The Fetcher class implements the very logic of executing and encoding HTTP requests. Entirely I will not give it a code, it can be viewed in the archive attached to the article, I will describe only the main points:

  def process_command(self, command): doc = xml.dom.minidom.parseString(command) url = self._gettext(doc.getElementsByTagName("url")[0].childNodes) try: f = urllib2.urlopen(url) except Exception, err: return ["%s" % str(err)] lines = base64.b64encode(f.read()) ret = [] chunk_size = 1024 x = 0 n = 1 chunk_count = (len(lines) + chunk_size - 1) / chunk_size while x < len(lines): ret.append(self._prepare_chunk(n, chunk_count, lines[x:x + chunk_size])) x += chunk_size n += 1 return ret 


The process_command function, as you probably remember, is called by our bot server. It parses the XML request, determines which url it needs to request, and does it with urllib2 . The downloaded is encoded in base64 so that there are no unexpected problems with special characters, and it is split into equal parts in order not to rest on the restriction on the length of the message. Then each chunk is wrapped in XML and sent out.

Customer

The client, in fact, is only one callback, which glues data and decodes from base64:

 def message_callback(con, msg): global fetcher, output, result if msg.getBody(): message = msg.getBody() chunks, count, data = fetcher.parse_answer(message) output.append(data) if chunks == count: result = base64.b64decode(''.join(output)) 


Proxy

To ensure that the tunnel can be used transparently, HTTP-proxy is implemented. Proxy server is on port 3128 / tcp and waits for requests. Received requests are sent to the bot server for processing, the result is decoded and sent to the client. From the point of view of client applications, our proxy is no different from “ordinary” ones.

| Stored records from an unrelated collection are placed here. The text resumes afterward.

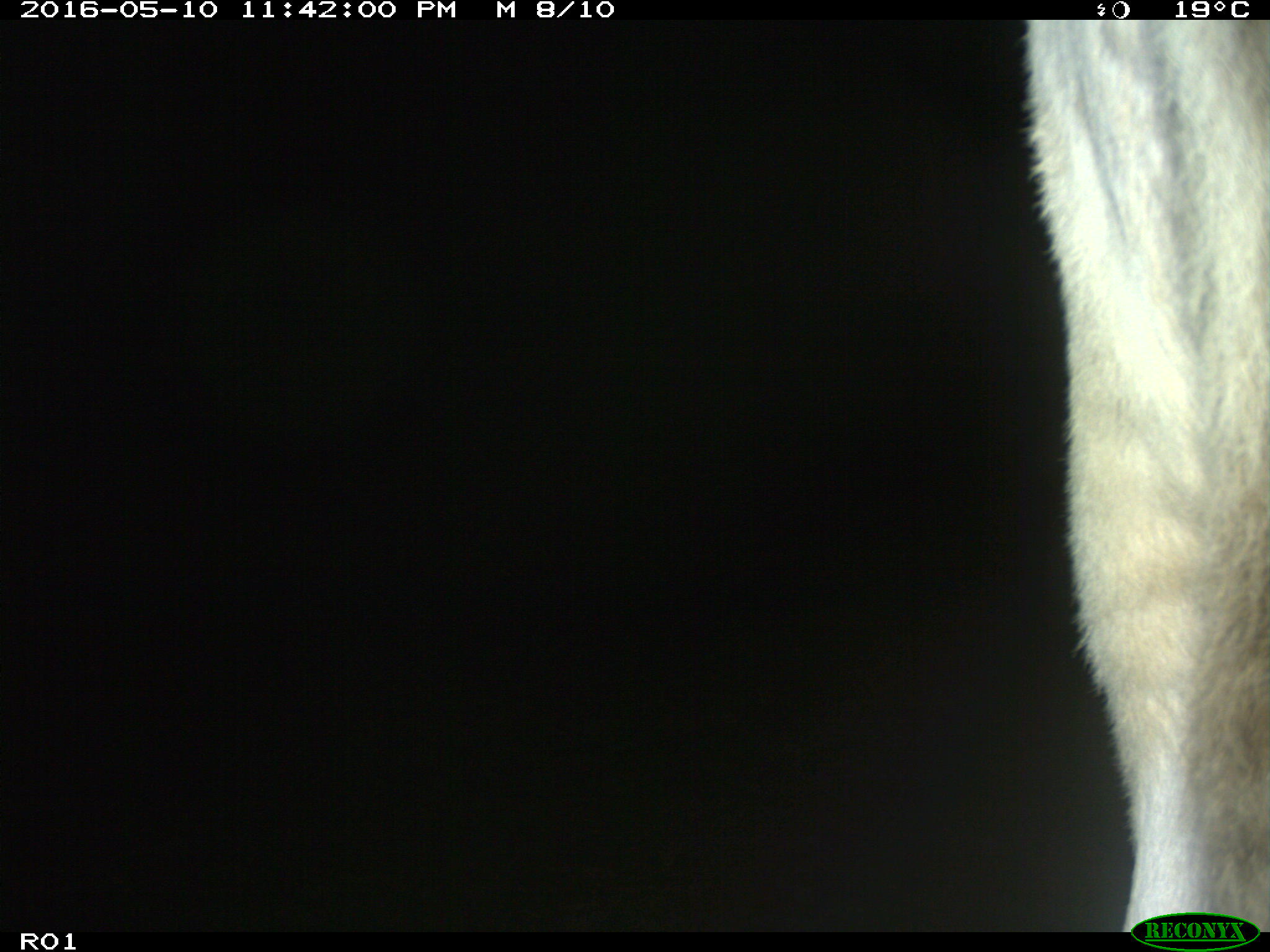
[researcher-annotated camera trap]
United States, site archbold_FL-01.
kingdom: Animalia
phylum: Chordata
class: Mammalia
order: Artiodactyla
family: Bovidae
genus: Bos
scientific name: Bos taurus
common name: domestic cow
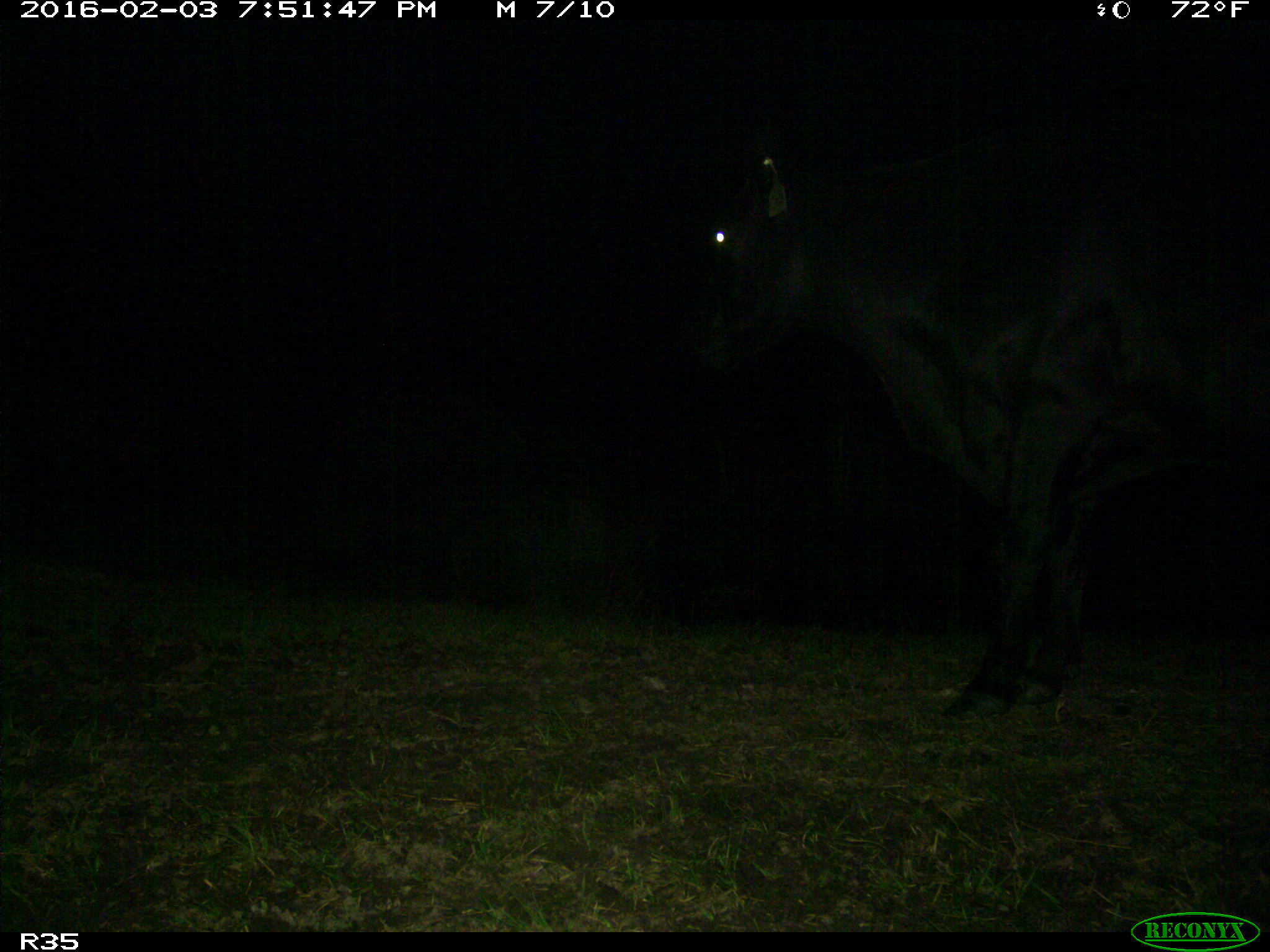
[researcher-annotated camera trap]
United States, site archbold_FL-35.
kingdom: Animalia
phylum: Chordata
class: Mammalia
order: Artiodactyla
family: Bovidae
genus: Bos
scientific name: Bos taurus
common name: domestic cow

To create a TCP server, use SocketServer.StreamRequestHandler from the standard library.

 class RequestHandler(SocketServer.StreamRequestHandler): def handle(self): data = self.request.recv(1024) method, url, headers = parse_http_request(data) if url is not None: response = fetch_file(server_jid, client_jid, password, url) self.wfile.write(response) self.request.close() 


The parse_http_request () function parses an HTTP request, pulling out url, headers and http version from it; fetch_file () - requests a url using a bot client.

Conclusion


The full source code is available here as a shar archive (you need to run the file and execute it as a shell script). Of course, this is more a prototype than a full-fledged application, but the prototype is working and at least downloads small files without problems. This should be enough for the main purpose of the article: to demonstrate the "non-interactive" application of the IM bot.

A lot of things can be improved in the project - from adding authentication, normal support for request types, and ending with performance work. It is very interesting, what kind of performance can be achieved with such an architecture, the study of which, perhaps, I will soon do.